Coral Reefs News

Twenty-third Global Meeting of Regional Seas Conventions and Action Plans

Photo Credit: Pexel // Francesco Ungaro

The Regional Seas Programme (RSP) was launched in 1974 in the wake of the 1972 UN Conference on the Human Environment held in Stockholm. It remains one of UNEP’s most significant achievements and operates in 18 regions, with most regions adopting a regional action plan underpinned by a legal framework in the form of a regional convention with associated protocols on specific issues. Commonly, they are referred to as Regional Seas Conventions and Action Plans (RSCAPs). UNEP provides overall coordination and facilitation and in so doing connects the programme to the United Nations Environment Assembly (UNEA).
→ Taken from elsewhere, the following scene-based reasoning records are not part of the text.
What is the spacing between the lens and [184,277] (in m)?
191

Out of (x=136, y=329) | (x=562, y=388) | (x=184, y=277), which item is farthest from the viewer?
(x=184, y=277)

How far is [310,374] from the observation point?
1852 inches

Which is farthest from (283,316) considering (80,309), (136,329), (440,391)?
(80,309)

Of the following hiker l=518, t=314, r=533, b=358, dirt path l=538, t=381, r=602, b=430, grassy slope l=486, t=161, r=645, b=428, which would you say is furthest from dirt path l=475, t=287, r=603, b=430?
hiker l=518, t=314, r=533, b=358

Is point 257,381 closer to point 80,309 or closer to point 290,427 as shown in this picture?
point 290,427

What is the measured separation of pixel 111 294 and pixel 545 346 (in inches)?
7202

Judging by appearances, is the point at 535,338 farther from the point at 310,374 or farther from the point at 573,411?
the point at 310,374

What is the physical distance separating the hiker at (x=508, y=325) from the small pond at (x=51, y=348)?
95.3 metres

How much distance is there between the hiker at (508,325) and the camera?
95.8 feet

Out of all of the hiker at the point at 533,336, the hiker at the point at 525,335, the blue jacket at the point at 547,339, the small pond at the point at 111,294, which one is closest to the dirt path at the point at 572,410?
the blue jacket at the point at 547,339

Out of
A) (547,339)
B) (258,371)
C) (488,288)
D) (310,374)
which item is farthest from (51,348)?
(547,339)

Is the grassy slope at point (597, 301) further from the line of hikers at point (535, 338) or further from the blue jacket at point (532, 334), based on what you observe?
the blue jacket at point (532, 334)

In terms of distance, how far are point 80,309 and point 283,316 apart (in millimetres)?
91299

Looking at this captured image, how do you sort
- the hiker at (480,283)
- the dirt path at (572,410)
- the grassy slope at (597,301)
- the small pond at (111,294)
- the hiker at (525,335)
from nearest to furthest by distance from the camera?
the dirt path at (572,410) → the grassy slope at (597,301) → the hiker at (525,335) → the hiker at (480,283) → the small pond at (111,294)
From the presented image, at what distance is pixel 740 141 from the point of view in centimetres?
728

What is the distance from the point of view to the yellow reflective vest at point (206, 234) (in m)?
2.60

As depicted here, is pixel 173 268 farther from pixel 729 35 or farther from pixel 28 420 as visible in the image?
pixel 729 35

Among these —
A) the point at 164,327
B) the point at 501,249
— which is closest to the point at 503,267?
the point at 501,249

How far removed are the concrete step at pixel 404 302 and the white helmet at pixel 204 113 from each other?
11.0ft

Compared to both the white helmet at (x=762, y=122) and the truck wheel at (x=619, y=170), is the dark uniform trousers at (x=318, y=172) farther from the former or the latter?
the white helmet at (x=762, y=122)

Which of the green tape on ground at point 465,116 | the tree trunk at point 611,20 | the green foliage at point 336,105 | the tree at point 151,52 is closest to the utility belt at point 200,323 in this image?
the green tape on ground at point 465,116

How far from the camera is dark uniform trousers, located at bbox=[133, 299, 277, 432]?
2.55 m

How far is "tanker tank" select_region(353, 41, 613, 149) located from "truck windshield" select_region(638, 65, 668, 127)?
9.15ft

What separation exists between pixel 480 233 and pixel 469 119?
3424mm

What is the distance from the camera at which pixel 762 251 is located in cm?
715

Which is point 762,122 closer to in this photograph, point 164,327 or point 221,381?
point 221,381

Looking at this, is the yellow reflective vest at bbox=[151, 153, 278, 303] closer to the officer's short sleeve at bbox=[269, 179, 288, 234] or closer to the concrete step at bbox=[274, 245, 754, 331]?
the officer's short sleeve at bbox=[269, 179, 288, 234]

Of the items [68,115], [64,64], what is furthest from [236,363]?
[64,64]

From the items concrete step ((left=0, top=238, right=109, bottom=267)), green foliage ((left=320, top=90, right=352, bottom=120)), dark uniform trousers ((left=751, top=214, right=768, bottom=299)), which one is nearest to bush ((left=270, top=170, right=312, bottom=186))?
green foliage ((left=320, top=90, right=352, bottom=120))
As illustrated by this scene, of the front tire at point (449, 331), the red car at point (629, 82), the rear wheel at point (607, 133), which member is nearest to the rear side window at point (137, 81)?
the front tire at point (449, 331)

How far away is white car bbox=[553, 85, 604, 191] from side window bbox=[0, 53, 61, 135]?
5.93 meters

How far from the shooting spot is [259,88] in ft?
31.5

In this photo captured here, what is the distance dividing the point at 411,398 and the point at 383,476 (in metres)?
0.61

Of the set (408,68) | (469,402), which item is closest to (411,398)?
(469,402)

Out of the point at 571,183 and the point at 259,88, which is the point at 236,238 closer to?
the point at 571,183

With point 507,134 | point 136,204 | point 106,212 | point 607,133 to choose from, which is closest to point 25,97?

The Twenty-third Global Meeting of Regional Seas took place in Bridgetown Barbados from 20 – 23 November 2023. The UNEP Regional Seas Programme hosted the Regional Seas Convention and Action Plans executive secretaries and coordinators, Government of Barbados representative from the Ministry of Environment, UNEP colleagues, Barbados UNRCO, French Ambassador to Barbados, Basel Rotterdam Stockholm Convention Secretariat and INC Secretariat representatives, GRID-Arendal, OECS and GEF colleagues, FAO representatives, the French Biodiversity Agency, ICRI and GFCR colleagues and lastly the French Ministry of Environment representative.

The meeting provided a platform for adoption of Global strategies and built upon the outcomes of the 22nd annual meeting held from 25 – 28 May 2022 in Mahe, Seychelles. Discussions were centred around the following themes:

  • Common action to implement Regional Seas Strategic Directions 2022-2025
  • Regional Seas Conventions and Action Plans implementation of the Kunming-Montreal Biodiversity Framework
  • Ocean Governance (BBNJ, Plastics Treaty, Financing)
  • Small Islands Developing States and Least Developing Countries
  • UNEA-6
  • 2025 UN Ocean Conference (Online presentation from Poivre d’Arvor, President Macron’s Special Envoy to the United Nations Ocean Conference in 2025)

In addition, on 22nd November, ICRI held a Side event, “Turning the Tide for Coral Reefs; the Importance of Regional Activities” and welcomed almost 40 participants from the regional seas and associated partners. The side event emphasised the strong collaboration between ICRI and the UNEP regional seas and the pivotable role the regions hold for the preservation of coral reefs on a global scale, from supporting monitoring activities at the national scale, to influencing policy and support decision makers within the international process.

Photo Credit - Ocean Image Bank // Tracey Jennings

In addition, the Global Coral Reef Monitoring Network (GCRMN), an operational network of ICRI, aims to provide the best available scientific information on the status and trends of coral reef ecosystems for their conservation and management on national, regional, and global scales.  The GCRMN works closely with seven of the UNEP regional seas, including CEP, PERSGA, ROPME, SPREP, COBSEA, SACEP and the Nairobi Convention, they form the engine rooms of the GCRMN, with established relationships and reporting mechanisms to national stakeholders.

During the side event, ICRI presented updates on the recent launch of the Coral reef Breakthrough and the next release of a GCRMN regional report from the Pacific. In addition, representatives were encouraged to play a key role in helping the GCRMN to gather data (on benthic cover, including hard coral cover) to produce the upcoming Status of Coral Reefs of the World Report. Lastly, four regional seas detailed the activities undertaken for coral reefs and included SPREP, The Nairobi Convention, UNEP-Caribbean and COBSEA. Please find a link to the presentations below.

  • The Regional Coral Reef Task Force, Nairobi Convention
    • Dixon Waruinge, Co-Ordinator Nairobi Convention
Photo Credit: Ocean Image Bank // Gabriel Barathieu

ICRI continues to strengthen existing relationships and forge new partnerships with the UNEP regional seas moving forward as we navigate the challenges that lie ahead for coral reefs and associated ecosystems. Many of the future opportunities discussed during the side event included:

  • Ensure the representation of coral reefs on regional and global platforms through collaborations between ICRI and the Regional Seas in hosting side events at upcoming international events.
  • Play a key role in aiding the GCRMN to gather coral reef data (on benthic cover, including hard coral cover) to produce the next upcoming global report – “Status of Coral Reefs of the World”.
  • Support ICRI for the release and dissemination of the regional reports (Pacific in 2024, Caribbean in 2025, East Asia in 2026, Eastern Tropical Pacific in 2024, PERSGA 2025 and Western Indian Ocean 2025 – focusing on red list of ecosystems for coral reefs, for example).

ICRI looks forward to the continued partnership with the UNEP regional seas moving forward and would like to thank UNEP for allowing ICRI to host the event with additional support from the Government of Sweden and the Principality of Monaco.